By incorporating ambiguity code data for previously reported viral sequences, the researchers saw "significant within-host infection diversity," with complex SARS-CoV-2 sequence collections infecting and being passed between individuals. Their results pointed to multiple versions of SARS-CoV-2 in each of the COVID-19 cases considered.

By digging into these heterogeneous viral mixtures, the group got a glimpse at SARS-CoV-2 evolution within the context of COVID-19 dynamics and viral transmission events.

From these and other results, the researchers argued that consensus genome sequence reporting may inadvertently miss the full viral diversity involved in individual COVID-19 infections, while potentially underestimating the complexity behind the transmission of SARS-CoV-2 strains and variants.

"Our work brings attention to the complexity of infectious diseases that is often over-simplified when considering only the most abundant virus in an infection, and we demonstrate the importance of examining the variations that are historically considered noise," Chan said, noting that "genetic variants observed in low frequency in SARS-CoV-2 infections can be early indicators of new strains responsible for later transmission surges."
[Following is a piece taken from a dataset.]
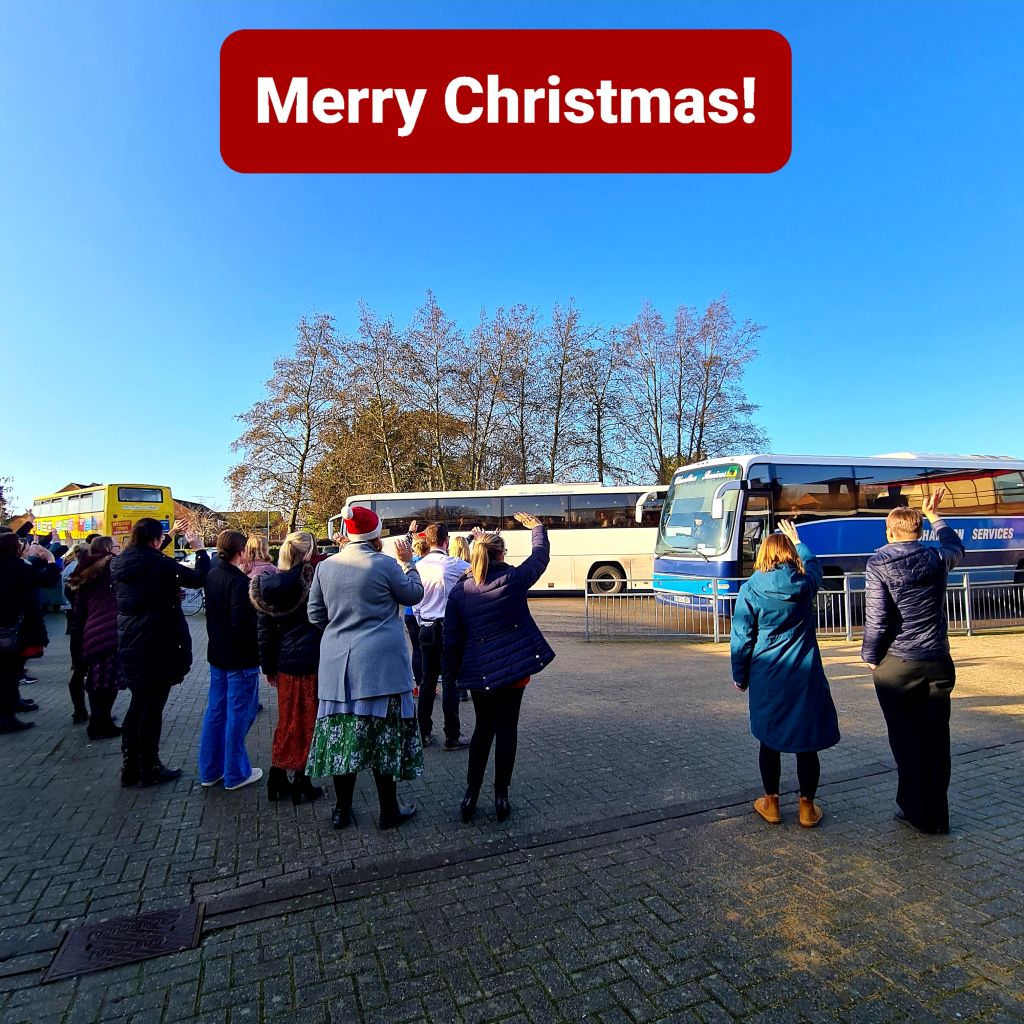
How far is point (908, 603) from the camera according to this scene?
3.88 m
More generally, the authors explained, "[a]dequately addressing the under-reporting of infection complexity represented in data repositories has significant potential to alter vitally important characteristics of infectious diseases, including assessment of drug treatment efficacy and resistance and vaccine escape."

Even so, they cautioned that the SARS-CoV-2 conclusions in the current study are based on a small set of COVID-19 cases, which did not allow for more detailed analyses on heterogeneous viral mixtures in specific patient subgroups, such as individuals with distinct genetic susceptibilities, treatment histories, or varying infection lengths and experiences.